Sorry for the hijack…

She may be half-right, though. In Texas, you’re not (ahem) supposed to work outside of school during your first year if you’re going full time. I don’t know that this is an ABA rule, though, I’d just always thought it was a rule of the Board of Law Examiners.

Why do it for free when you can rack up $50 to $100 grand in student loans? :wink:

Seriously, at least part of it is how it looks to an employer. They like to see schools, and they like to see really good schools even better.

Arguably a bright high school kid with no law experience at all could take the bar prep courses and have a fair chance of passing the bar, but ideally law school does more than just teach you what you need to know to pass the bar. It should teach you, for lack of a better term, “how to think like a lawyer”.

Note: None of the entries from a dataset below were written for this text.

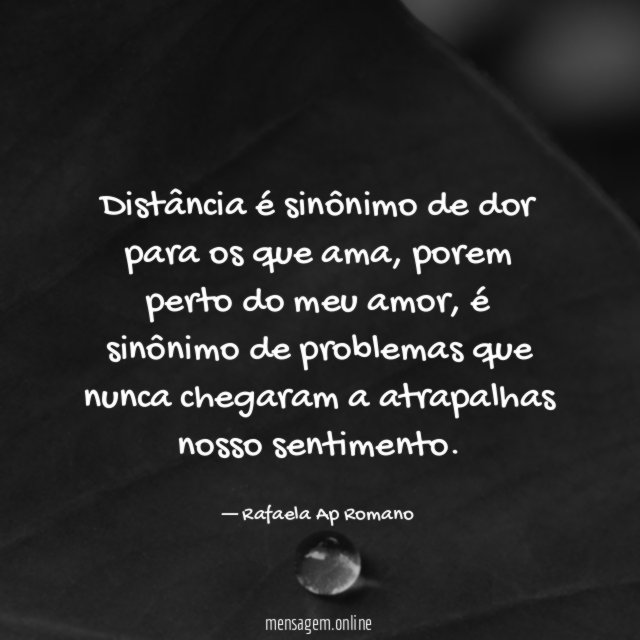 Distância é sinônimo de dor para os que ama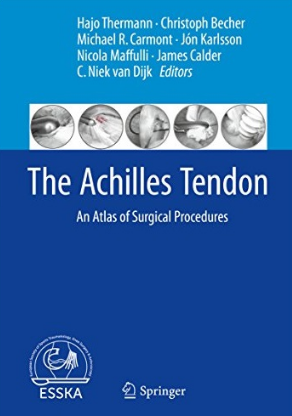 The Achilles Tendon_ An Atlas of Surgical 2017（跟腱外科图谱）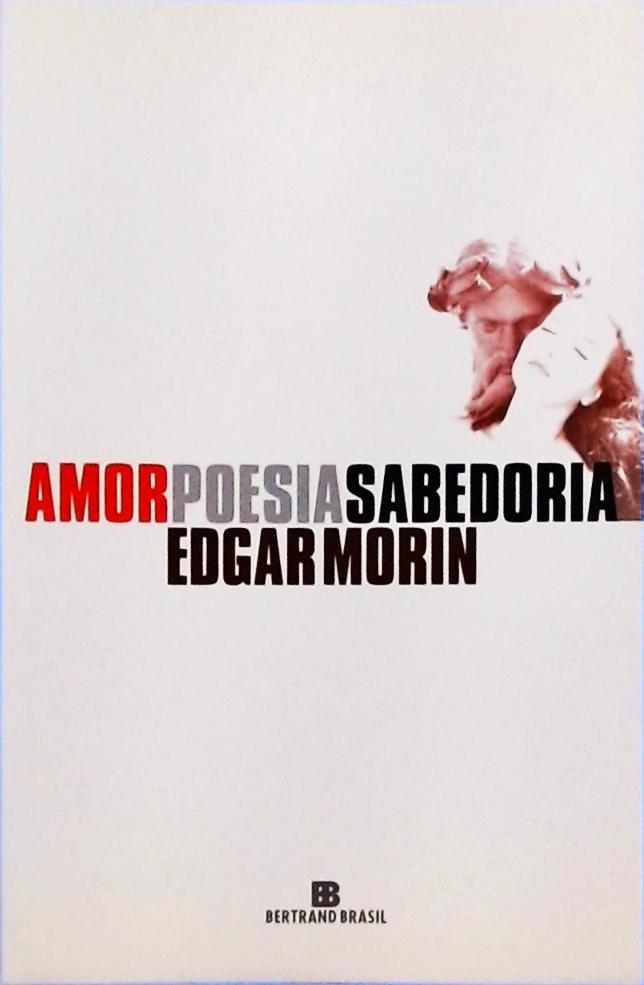 Amor, Poesia, Sabedoria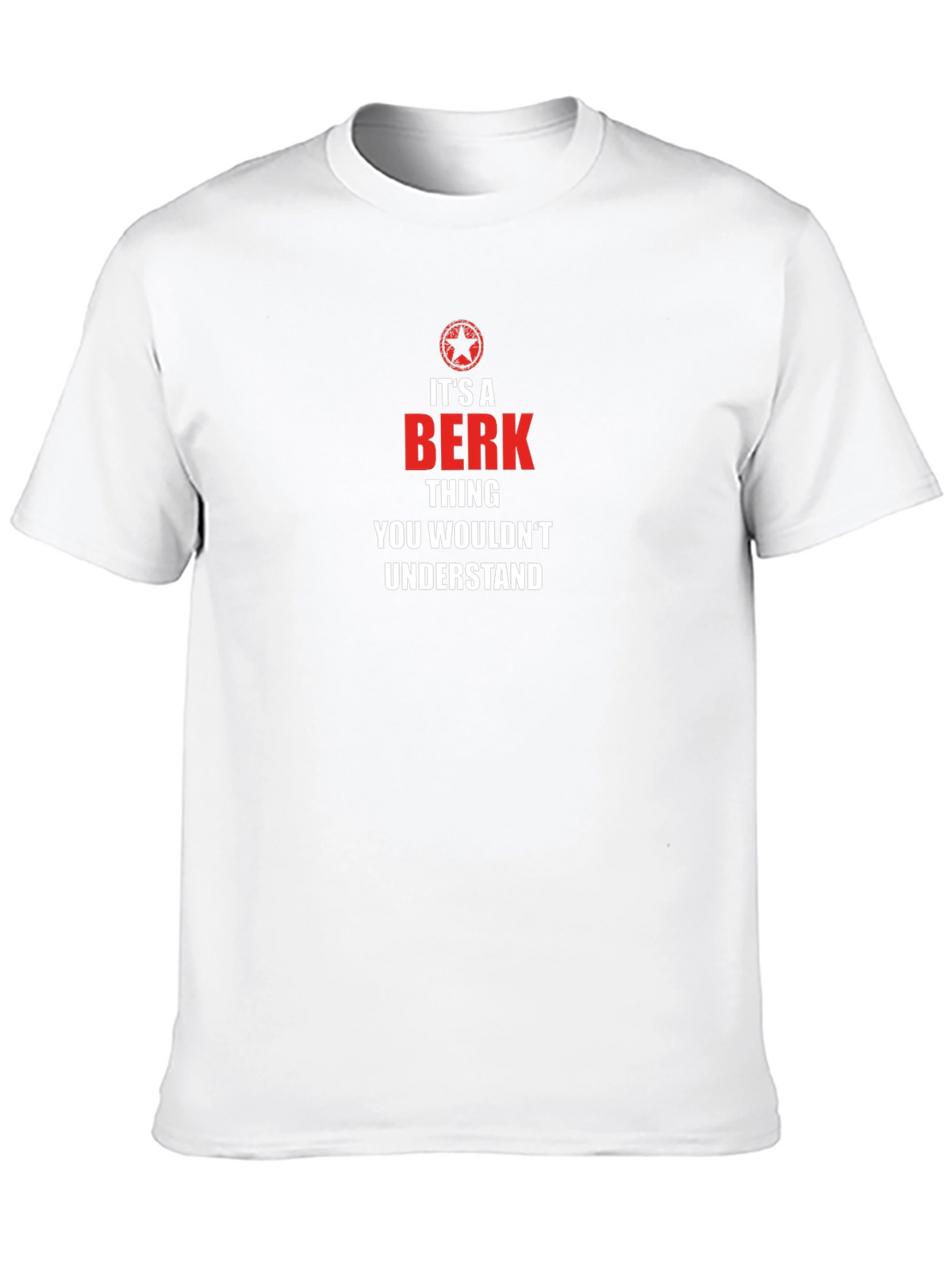 Its a Berk Thing T-Shirt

Law office experience is imporatant, and a lot of professors will recommend that you clerk in the summer to get practical experience rather than attend summer school. Surprisingly less than what most people would expect about practical day-to-day lawyering is taught at most law schools: a lot of it has to do with learning to think and approach a problem differently, parse information, and frame a creative argument, stuff that hands on experience doesn’t always lend itself to. Lots of history’s best lawyers never graduated from law school (Lincoln, Darrow, Cicero I guess), but it can be a useful experience. And it’s a hell of a lot easier to get a job.

Georgia changed its laws in this regard circa 1990. There were some issues about this in the paper regarding people from a couple of night schools in Atlanta, one just a recently started night only school and another part of Morehouse College with a night school component. I can’t recall how it all got sorted out. (The legislature routinely makes special case amendments to laws to satisify certain interests.)

pravnik is exactly right- law school teaches critical and creative thinking (among other things), which you will need to both pass the Bar and practice law. My husband found that an undergraduate degree in philosophy really helped.

Your score on the Bar exam, however, has little to do with how good a lawyer you will be. Just as the law school you attended may only really matter to your first employer.

And…

Sorry EJsGirl but it doesn’t seem like what you say is entirely true. In addition a law degree is no guarantee of being a good lawyer either.

I’m not saying school is worthless, it isn’t. But if someone can get the equivalent of a good education as an apprentice and study hard on their own and pass the Bar Exam I don’t see why they shouldn’t be allowed to do so. Mandating a $100,000+ education seems elitist and keeps people who simply can’t afford tuition from attempting to better themselves.

Whack-a-Mole, I can see your point. Perhaps I should have said “practice law well”!

The law today is incredibly complex. I think that someone without a law degree would be at a distinct disadvantage. Among other things, law school teaches legal writing (not the same as regular or business writing), research skills (both library and Internet) and other handy stuff. My guess would be that an apprentice might gain a lot of practical knowledge in a narrow specialty, but might be less equipped to practice in another area of law. Law school will give a student a more well-rounded exposure to law concepts and federal guidelines (plus some state-specific law).

And a law degree needn’t cost $100,000. My husband’s didn’t. I believe the total tuition for the School of Law at the University of Colorado, Boulder (a top 75 school at the time) was about $25,000 or less, because after your first year you qualify for in-state tuition. Of course, that doesn’t count room, board or books. So we have some loans to pay off- it’s worth it.

It is hardly elitist to want the best lawyers possible practicing, with the highest level of training practical. Lazy, incompetant or sloppy lawyers wreck it for the good ones, not to mention for their unfortunate clients.

Of course law school doesn’t guarantee a good lawyer. But your chances are probably better, IMO.